::: Texte à analyser :::

Dans aucun. Je déteste ces mots. Je voudrais en trouver un qui veuille dire "donne son avis". Un avis, c'est léger contrairement à conseil qui a l'air de dire "je détiens la vérité". Dans la mode, c'est très difficile d'analyser les raisons du succès d'un créateur. Ce ne sont pas les idées et la réflexion qui manquent, mais ils se sentent seuls face à des décisions. Je vais les provoquer, les pousser dans leurs retranchements, leur livrer mes convictions intimes. J'agis comme un révélateur.

Quel est votre savoir-faire essentiel ?


Celui de mettre des talents en contact les uns avec les autres. Le bon P-dg avec le bon créateur et le bon service de presse. C'est du marketing créatif qui nécessite d'entendre les gens et surtout d'entendre ce qu'ils ne disent pas.

Vous êtes désormais un incontournable de la mode ?


Oui. Parce que je suis le seul. Pas forcément parce que je suis le meilleur. Mais sur certains secteurs, je suis le plus doué. Sur le lien entre créateur et groupe, sur les priorités en termes d'impératifs de création. J'arrive à faire comprendre à un créateur pourquoi il doit être présent dans Le Figaro, non pas parce que c'est un journal de droite, mais parce que les gens qui s'intéressent à la Bourse le lisent et que ce sont une clientèle privilégiée de LVMH.

Votre histoire d'amour avec Bernard Arnault est une affaire qui dure ?


J'ai été longtemps l'associé de Lacroix. Ensuite, Bernard Arnault m'a demandé de venir dans son groupe. J'ai eu un peu peur de LVMH qui me semblait loin de moi, très financier. Finalement j'ai accepté à condition de rester free-lance. Je lui ai dit « je vous donne ma liberté en échange de Lacroix » qui reste l'une des signatures les plus connues en notoriété spontanée. Pendant neuf ans, je me suis frotté difficilement à gestion d'une maison de Haute Couture et à sa cuisine. La mode c'est aussi de la finance. P-dg et créateur sont des races très opposées, je fais un travail de médiateur.

Ne seriez-vous pas tenté de dupliquer votre savoir-faire au design ?


Ça me ferait un peu peur car je n'ai de sensibilité que pour la mode. Et surtout pour le côté très purement humain de ce métier. Les dernières collections, je ne m'en souviens pas précisément. Ce qui m'est un peu égal. Mon intérêt, c'est de sentir le créateur car je sais tout de suite s'il est en forme et de quoi un défilé est annonciateur. Je ressens les gens plus que les vêtements. Je suis direct. J'ai horreur du baratin et de la langue de bois, si je n'aime pas, je le dis. Les créateurs savent bien s'ils ont réussi ou non une collection. La vraie sincérité est rare et j'estime que c'est la seule manière de dire que j'aime les gens.

::: Informations :::

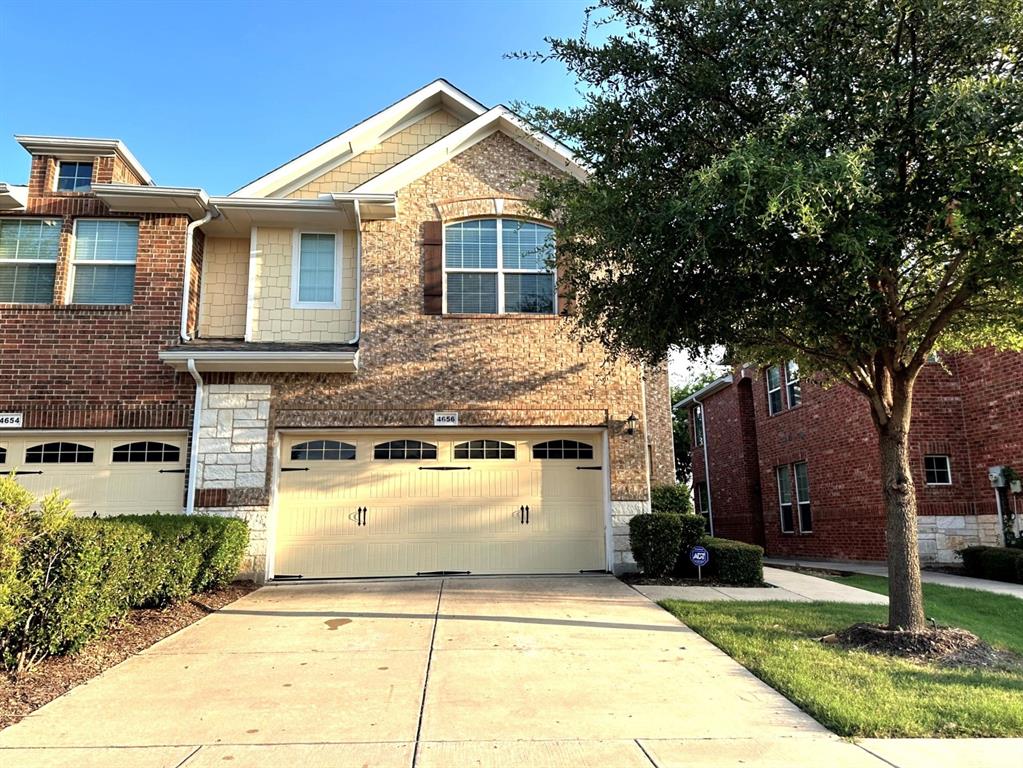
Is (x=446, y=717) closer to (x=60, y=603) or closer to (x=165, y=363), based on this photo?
(x=60, y=603)

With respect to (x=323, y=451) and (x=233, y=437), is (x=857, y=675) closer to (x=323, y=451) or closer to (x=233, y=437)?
(x=323, y=451)

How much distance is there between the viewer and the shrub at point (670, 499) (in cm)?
1274

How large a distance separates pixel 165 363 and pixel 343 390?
2.77 metres

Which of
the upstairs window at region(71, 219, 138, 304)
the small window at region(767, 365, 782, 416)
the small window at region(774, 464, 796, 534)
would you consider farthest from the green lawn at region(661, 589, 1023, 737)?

:::

◆ **Consignes**:
1. Recopiez fidèlement le passage de l'entretien sur la mode qui s'ouvre sur les mots contenant « Quel est votre » et se clôt sur « ne disent pas. ».
2. Poursuivez l'entretien sur la mode au-delà de sa dernière phrase.
Les données recueillies n'ont aucun rôle dans cet exercice.

◆ **Corrigé**:
1.
Quel est votre savoir-faire essentiel ?


Celui de mettre des talents en contact les uns avec les autres. Le bon P-dg avec le bon créateur et le bon service de presse. C'est du marketing créatif qui nécessite d'entendre les gens et surtout d'entendre ce qu'ils ne disent pas.

2.
Sur quoi repose votre succès ?


Sur l'intuition, la conviction, la clairvoyance. Quand je suis habité par une conviction, je crois que j'impressionne et les gens me suivent.

On raconte que vous vous heurtez régulièrement avec Bernard Arnault ?


Nous nous sommes beaucoup accrochés depuis quinze ans, mais je crois que ce qu'il apprécie, c'est le fait que je lui donne toujours un avis sincère et loyal, quitte à batailler. Si je lui livre une déception ou un enthousiasme, il me semble qu'il en tient compte. Il sait que je lui parle avec sincérité. Mais je sais aussi qu'un jour, il ne trouvera plus d'intérêt à mon usage. Il changera alors d'interlocuteur. Mais il refuse qu'on dise que je suis son "conseil".

Comment parle-t-il de vous ?


A cette question, il a répondu que j'avais inventé un métier. C'est plus ce que je suis que ce que je fais qui l'intéresse.

Vous êtes également conseiller de Ganz ?


Non, j'ai seulement une mission très intuitu personae de 3/4 mois sur le magazine Femme. C'est la première fois que je rentre dans les cuisines d'un féminin. Isabelle Lefort, la rédactrice en chef, m'avait demandé d'être le garant de la ligne rédactionnelle, de faire en quelque sorte une pré-lecture. Maintenant qu'elle est partie, je me retrouve avec une mission que je peux difficilement honorer. J'attends donc une nouvelle proposition d'Axel Ganz.

Quel est l'aspect de votre métier de consultant que vous aimez le moins ?


Le plus cruel dans nos métiers de consultants, c'est que souvent, après des heures de discussion, je m'aperçois que la personne la plus responsable de la "maladie" est celle qui m'a sollicité.